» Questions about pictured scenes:
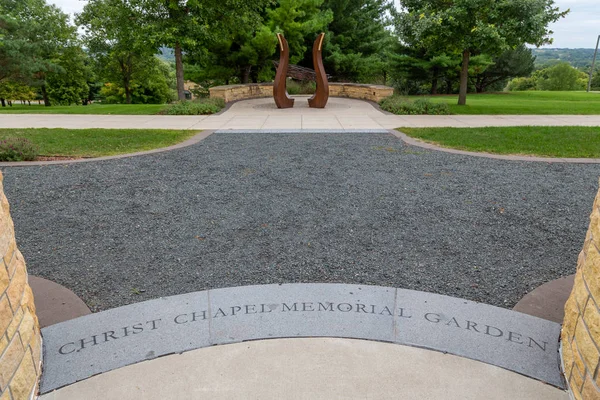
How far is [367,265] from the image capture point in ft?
13.1

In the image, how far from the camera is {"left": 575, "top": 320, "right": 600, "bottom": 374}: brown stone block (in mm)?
2123

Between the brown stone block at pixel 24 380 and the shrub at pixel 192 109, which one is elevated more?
the shrub at pixel 192 109

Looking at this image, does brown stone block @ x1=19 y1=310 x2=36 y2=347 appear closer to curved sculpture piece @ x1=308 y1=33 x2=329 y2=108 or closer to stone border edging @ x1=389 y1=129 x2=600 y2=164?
stone border edging @ x1=389 y1=129 x2=600 y2=164

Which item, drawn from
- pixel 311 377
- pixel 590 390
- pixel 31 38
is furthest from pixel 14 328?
pixel 31 38

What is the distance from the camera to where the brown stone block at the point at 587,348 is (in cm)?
212

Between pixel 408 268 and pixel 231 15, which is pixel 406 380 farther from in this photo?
pixel 231 15

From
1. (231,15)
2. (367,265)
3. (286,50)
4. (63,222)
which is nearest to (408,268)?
(367,265)

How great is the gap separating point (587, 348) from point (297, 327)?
1699 millimetres

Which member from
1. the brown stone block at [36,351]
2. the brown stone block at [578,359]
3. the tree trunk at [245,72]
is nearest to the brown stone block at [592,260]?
the brown stone block at [578,359]

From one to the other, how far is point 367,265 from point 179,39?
12.8 meters

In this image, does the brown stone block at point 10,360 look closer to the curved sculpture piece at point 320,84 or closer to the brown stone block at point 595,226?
the brown stone block at point 595,226

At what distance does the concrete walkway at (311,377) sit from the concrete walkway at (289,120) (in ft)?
29.9

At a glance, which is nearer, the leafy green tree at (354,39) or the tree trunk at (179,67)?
the tree trunk at (179,67)

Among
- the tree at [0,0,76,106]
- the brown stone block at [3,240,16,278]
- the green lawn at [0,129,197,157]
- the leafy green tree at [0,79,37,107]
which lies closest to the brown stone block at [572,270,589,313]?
the brown stone block at [3,240,16,278]
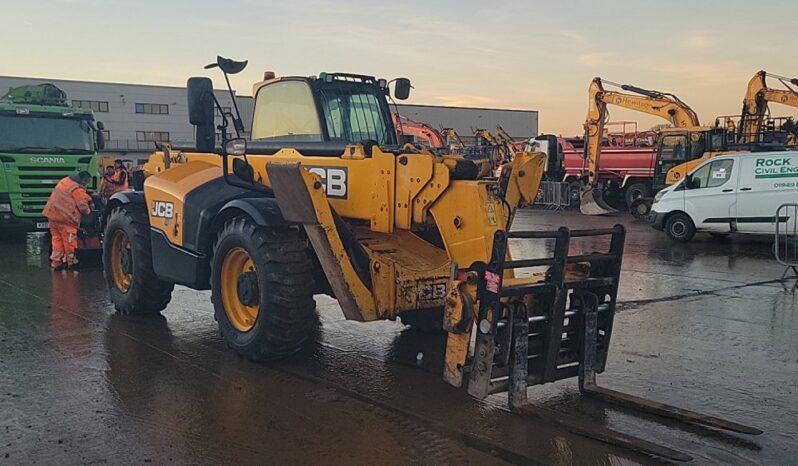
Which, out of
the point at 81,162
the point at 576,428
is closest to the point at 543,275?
the point at 576,428

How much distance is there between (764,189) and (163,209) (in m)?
11.8

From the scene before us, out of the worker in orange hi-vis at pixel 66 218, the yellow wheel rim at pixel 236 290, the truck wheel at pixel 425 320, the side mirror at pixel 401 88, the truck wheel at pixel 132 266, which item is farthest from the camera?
the worker in orange hi-vis at pixel 66 218

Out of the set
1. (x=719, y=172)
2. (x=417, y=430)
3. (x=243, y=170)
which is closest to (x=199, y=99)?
(x=243, y=170)

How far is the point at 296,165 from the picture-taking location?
5.77 meters

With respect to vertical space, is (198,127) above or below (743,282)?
above

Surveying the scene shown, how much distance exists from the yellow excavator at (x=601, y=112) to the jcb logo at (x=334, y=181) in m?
19.8

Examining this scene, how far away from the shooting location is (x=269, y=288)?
19.7ft

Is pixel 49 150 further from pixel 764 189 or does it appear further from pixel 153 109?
pixel 153 109

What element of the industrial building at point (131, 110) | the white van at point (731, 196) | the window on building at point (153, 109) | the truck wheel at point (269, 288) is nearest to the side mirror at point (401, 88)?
the truck wheel at point (269, 288)

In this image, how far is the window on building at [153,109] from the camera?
5512 cm

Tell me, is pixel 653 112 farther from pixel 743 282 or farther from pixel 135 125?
pixel 135 125

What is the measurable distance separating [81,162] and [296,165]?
12095 millimetres

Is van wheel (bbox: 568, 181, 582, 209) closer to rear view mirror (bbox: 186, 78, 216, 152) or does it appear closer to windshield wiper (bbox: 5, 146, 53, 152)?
windshield wiper (bbox: 5, 146, 53, 152)

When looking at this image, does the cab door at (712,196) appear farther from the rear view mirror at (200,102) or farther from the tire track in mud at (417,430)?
the tire track in mud at (417,430)
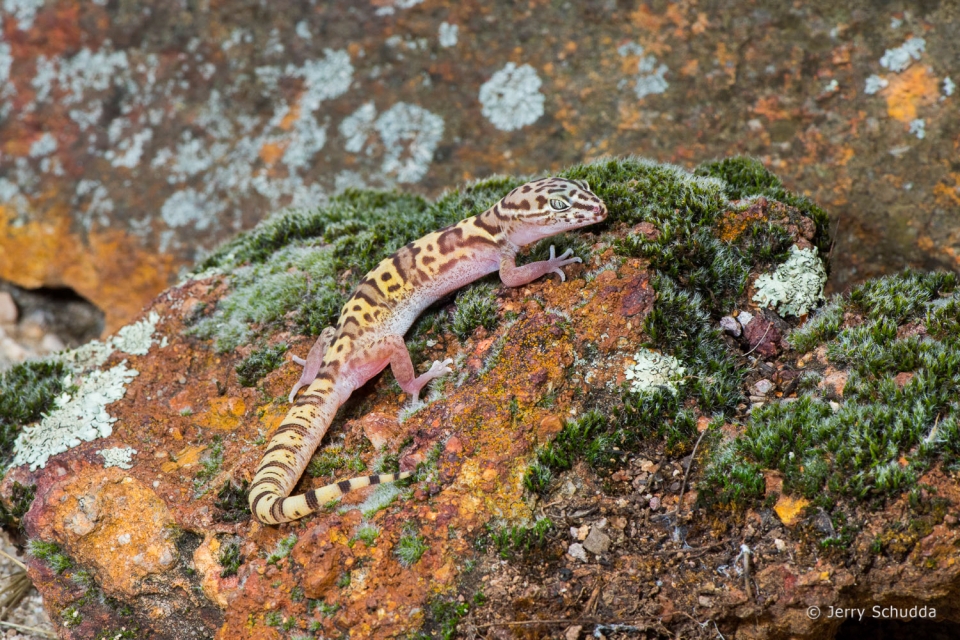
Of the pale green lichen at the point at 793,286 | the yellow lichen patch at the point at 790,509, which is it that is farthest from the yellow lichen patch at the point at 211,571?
the pale green lichen at the point at 793,286

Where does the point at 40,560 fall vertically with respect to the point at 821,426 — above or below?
below

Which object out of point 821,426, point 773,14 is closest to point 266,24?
point 773,14

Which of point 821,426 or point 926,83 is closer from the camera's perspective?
point 821,426

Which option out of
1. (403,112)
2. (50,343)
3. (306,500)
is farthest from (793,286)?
(50,343)

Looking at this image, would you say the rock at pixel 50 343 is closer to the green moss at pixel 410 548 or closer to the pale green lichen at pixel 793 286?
the green moss at pixel 410 548

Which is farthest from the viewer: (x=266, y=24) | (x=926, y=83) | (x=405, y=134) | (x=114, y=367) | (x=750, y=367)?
(x=266, y=24)

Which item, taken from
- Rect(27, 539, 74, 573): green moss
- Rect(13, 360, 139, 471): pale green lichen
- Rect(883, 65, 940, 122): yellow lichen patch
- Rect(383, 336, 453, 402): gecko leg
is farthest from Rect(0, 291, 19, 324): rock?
Rect(883, 65, 940, 122): yellow lichen patch

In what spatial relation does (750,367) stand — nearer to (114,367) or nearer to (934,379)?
(934,379)
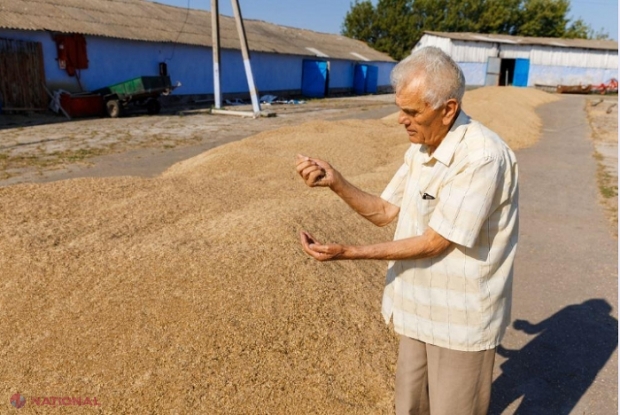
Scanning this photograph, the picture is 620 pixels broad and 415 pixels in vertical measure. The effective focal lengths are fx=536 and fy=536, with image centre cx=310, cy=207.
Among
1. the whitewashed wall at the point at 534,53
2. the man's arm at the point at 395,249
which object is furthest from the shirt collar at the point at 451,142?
the whitewashed wall at the point at 534,53

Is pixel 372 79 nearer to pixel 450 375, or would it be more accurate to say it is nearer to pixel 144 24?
pixel 144 24

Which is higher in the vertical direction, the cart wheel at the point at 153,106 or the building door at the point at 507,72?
the building door at the point at 507,72

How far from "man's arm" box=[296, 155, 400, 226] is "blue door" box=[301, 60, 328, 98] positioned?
28106 mm

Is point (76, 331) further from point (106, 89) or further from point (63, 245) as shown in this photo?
point (106, 89)

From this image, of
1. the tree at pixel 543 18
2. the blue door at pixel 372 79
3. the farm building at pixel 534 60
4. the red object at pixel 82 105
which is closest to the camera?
the red object at pixel 82 105

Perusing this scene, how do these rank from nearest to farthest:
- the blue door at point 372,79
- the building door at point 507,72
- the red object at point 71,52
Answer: the red object at point 71,52, the blue door at point 372,79, the building door at point 507,72

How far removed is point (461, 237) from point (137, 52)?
66.1ft

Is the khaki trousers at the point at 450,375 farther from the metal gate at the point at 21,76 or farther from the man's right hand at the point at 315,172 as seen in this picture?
the metal gate at the point at 21,76

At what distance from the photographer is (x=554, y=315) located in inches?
159

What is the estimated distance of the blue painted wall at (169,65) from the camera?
55.6 ft

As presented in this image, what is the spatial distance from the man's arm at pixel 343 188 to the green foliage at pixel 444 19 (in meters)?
47.1

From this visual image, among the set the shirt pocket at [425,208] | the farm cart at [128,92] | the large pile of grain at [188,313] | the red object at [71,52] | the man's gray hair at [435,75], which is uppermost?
the red object at [71,52]

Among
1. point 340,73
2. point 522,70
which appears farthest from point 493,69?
point 340,73

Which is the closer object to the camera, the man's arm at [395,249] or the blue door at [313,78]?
the man's arm at [395,249]
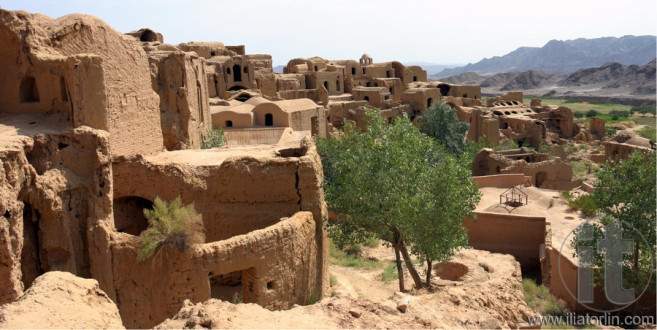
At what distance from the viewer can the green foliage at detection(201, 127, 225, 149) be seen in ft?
68.0

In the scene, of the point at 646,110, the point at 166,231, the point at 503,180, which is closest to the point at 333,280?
the point at 166,231

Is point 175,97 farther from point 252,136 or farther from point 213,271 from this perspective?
point 213,271

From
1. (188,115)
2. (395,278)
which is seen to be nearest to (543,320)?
(395,278)

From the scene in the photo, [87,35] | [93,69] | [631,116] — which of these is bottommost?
[631,116]

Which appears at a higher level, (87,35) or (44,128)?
(87,35)

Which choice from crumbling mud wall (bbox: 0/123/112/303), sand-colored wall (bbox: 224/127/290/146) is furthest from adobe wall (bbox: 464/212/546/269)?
crumbling mud wall (bbox: 0/123/112/303)

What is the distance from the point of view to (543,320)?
10.9 m

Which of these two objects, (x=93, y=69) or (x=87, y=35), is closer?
(x=93, y=69)

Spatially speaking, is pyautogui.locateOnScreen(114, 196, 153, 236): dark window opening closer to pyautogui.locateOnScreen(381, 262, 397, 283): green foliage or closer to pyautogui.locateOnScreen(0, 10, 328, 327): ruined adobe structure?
pyautogui.locateOnScreen(0, 10, 328, 327): ruined adobe structure

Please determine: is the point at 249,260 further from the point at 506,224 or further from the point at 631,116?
the point at 631,116

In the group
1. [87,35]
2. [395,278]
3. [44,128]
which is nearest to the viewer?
[44,128]

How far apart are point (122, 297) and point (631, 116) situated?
7544 centimetres

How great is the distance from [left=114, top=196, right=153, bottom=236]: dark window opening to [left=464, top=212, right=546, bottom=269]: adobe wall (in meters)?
10.3

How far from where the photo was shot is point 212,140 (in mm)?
21125
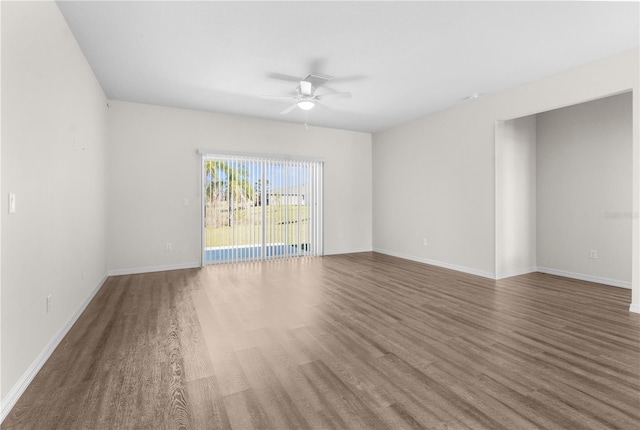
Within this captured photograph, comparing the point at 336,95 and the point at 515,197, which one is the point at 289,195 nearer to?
the point at 336,95

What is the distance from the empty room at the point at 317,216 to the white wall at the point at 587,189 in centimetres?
3

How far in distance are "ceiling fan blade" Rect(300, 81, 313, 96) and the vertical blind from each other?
226 centimetres

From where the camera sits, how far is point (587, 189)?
468cm

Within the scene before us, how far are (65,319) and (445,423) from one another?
10.4ft

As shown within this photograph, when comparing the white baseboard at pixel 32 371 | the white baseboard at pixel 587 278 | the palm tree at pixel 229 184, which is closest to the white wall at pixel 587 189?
the white baseboard at pixel 587 278

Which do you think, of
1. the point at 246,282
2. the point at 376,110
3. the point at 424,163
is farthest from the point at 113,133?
the point at 424,163

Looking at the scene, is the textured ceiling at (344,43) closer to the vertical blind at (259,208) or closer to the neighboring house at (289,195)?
the vertical blind at (259,208)

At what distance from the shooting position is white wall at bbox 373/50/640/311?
3631mm

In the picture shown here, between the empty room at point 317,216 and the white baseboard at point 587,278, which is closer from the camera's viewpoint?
the empty room at point 317,216

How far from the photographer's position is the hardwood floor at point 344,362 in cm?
169

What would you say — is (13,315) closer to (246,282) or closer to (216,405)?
(216,405)

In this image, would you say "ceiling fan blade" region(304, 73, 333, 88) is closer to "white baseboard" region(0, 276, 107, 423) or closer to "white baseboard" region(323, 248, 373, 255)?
"white baseboard" region(0, 276, 107, 423)

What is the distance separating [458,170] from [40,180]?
5.43 metres

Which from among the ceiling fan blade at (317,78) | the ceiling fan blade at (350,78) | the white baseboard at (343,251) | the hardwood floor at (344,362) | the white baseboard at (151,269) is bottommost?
the hardwood floor at (344,362)
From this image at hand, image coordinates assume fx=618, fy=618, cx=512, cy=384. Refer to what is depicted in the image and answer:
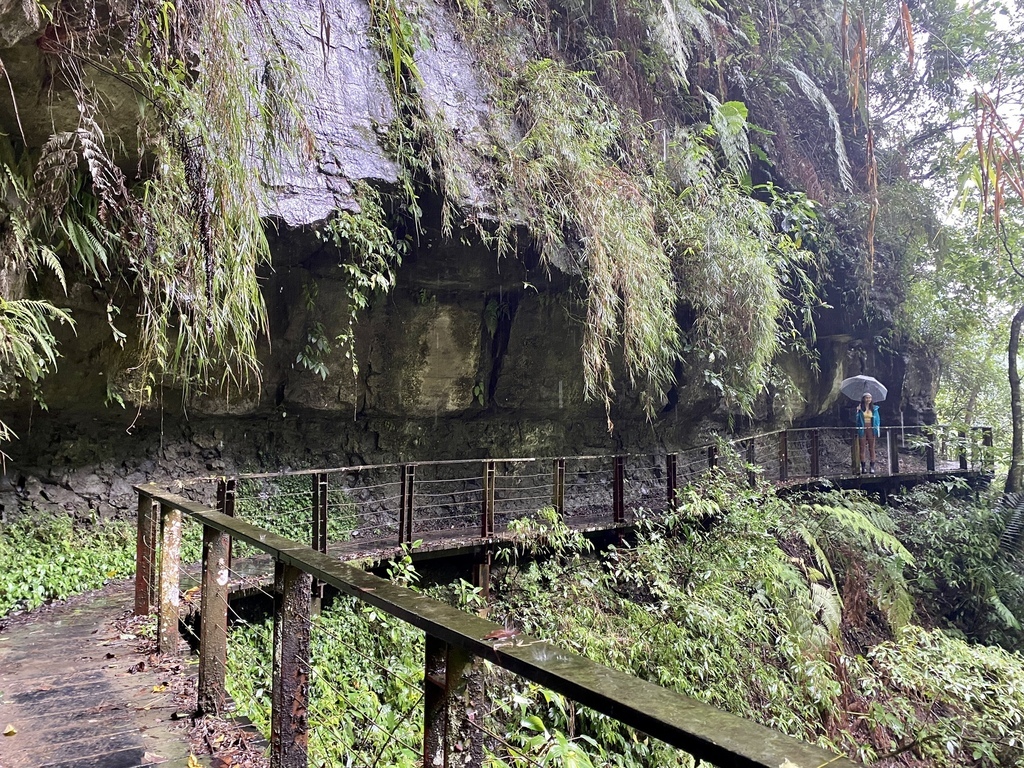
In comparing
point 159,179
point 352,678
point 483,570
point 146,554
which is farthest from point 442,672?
point 483,570

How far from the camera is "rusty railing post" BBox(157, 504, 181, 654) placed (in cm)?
328

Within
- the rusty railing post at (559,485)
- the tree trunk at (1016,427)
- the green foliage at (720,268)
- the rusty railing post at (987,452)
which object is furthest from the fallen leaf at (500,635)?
the rusty railing post at (987,452)

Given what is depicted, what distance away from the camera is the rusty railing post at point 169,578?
328 centimetres

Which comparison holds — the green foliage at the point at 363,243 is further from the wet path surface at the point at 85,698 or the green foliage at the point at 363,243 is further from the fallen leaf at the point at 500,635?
the fallen leaf at the point at 500,635

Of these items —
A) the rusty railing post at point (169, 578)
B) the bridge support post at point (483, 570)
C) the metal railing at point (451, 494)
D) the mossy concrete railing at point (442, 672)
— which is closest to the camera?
the mossy concrete railing at point (442, 672)

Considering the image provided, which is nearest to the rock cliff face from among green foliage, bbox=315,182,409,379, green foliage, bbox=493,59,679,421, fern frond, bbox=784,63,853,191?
green foliage, bbox=315,182,409,379

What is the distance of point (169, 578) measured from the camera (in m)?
3.29

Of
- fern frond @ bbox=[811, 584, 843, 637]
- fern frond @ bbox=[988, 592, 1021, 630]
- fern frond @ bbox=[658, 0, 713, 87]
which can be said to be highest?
fern frond @ bbox=[658, 0, 713, 87]

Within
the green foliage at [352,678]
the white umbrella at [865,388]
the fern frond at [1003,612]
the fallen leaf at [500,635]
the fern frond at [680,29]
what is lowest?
the fern frond at [1003,612]

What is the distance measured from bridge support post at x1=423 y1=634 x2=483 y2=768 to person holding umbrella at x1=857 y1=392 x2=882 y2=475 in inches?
476

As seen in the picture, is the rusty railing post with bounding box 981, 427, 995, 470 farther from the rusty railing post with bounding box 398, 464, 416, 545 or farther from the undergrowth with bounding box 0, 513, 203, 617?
the undergrowth with bounding box 0, 513, 203, 617

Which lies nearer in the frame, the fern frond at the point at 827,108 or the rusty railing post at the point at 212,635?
the rusty railing post at the point at 212,635

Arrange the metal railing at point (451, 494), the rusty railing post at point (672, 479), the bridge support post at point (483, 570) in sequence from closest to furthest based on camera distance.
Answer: the metal railing at point (451, 494) < the bridge support post at point (483, 570) < the rusty railing post at point (672, 479)

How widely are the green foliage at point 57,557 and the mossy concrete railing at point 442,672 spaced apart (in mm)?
3090
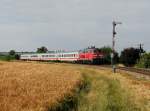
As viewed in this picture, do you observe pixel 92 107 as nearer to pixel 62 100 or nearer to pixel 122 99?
pixel 62 100

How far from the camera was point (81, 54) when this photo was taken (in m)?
84.8

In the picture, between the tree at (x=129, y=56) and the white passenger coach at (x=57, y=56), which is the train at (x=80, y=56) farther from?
the tree at (x=129, y=56)

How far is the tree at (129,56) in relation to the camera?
104562 millimetres

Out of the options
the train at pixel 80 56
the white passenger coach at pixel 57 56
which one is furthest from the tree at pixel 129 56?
the train at pixel 80 56

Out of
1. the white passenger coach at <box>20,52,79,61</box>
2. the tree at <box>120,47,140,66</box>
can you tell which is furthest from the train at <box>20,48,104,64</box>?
the tree at <box>120,47,140,66</box>

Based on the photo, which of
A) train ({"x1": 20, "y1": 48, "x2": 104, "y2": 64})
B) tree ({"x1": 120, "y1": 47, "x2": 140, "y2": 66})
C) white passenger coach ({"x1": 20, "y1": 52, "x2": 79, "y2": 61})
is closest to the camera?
train ({"x1": 20, "y1": 48, "x2": 104, "y2": 64})

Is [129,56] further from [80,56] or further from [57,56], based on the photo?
[80,56]

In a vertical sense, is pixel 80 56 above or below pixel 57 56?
below

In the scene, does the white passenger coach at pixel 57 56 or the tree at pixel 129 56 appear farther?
the tree at pixel 129 56

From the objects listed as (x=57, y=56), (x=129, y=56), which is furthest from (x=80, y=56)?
(x=129, y=56)

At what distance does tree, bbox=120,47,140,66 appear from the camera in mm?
104562

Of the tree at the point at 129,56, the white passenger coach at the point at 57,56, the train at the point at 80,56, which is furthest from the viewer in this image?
the tree at the point at 129,56

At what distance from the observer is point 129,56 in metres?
105

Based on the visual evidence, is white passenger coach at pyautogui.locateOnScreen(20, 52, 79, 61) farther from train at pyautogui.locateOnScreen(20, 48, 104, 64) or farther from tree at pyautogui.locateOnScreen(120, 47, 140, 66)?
tree at pyautogui.locateOnScreen(120, 47, 140, 66)
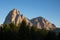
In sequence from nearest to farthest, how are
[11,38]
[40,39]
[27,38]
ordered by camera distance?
[11,38]
[27,38]
[40,39]

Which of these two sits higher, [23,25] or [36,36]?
[23,25]

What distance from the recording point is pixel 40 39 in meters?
90.6

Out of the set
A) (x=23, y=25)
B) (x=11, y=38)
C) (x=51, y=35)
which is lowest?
(x=11, y=38)

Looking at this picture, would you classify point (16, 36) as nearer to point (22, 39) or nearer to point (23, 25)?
point (22, 39)

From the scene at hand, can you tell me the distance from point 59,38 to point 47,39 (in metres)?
5.26

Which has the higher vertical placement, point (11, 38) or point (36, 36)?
point (36, 36)

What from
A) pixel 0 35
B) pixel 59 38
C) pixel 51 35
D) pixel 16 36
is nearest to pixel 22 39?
pixel 16 36

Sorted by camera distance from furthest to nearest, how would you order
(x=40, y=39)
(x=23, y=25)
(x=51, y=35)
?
1. (x=23, y=25)
2. (x=40, y=39)
3. (x=51, y=35)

» Work instructions:
In the listing above, find the line with "What distance from the recording" and set down that line and all after it exactly, through the final line.

» The result:
What distance from the recording point is pixel 40 39 in meters?
90.6

Out of the set
A) (x=23, y=25)
B) (x=11, y=38)
C) (x=51, y=35)
which is lowest?
(x=11, y=38)

Looking at this picture, would you classify point (16, 36) as nearer to point (22, 39) or nearer to point (23, 25)?
point (22, 39)

From the scene at hand, can you tell me the distance from point 59,38 to point 47,39 (in metres)?
5.26

Which has the higher vertical placement, point (11, 38) or point (36, 36)?
point (36, 36)

What from
A) pixel 0 35
B) pixel 59 38
C) pixel 51 35
D) pixel 16 36
is nearest to pixel 22 39?
pixel 16 36

Sorted by camera distance from furthest to nearest, how would you order
(x=40, y=39)
(x=23, y=25)
(x=51, y=35)
?
1. (x=23, y=25)
2. (x=40, y=39)
3. (x=51, y=35)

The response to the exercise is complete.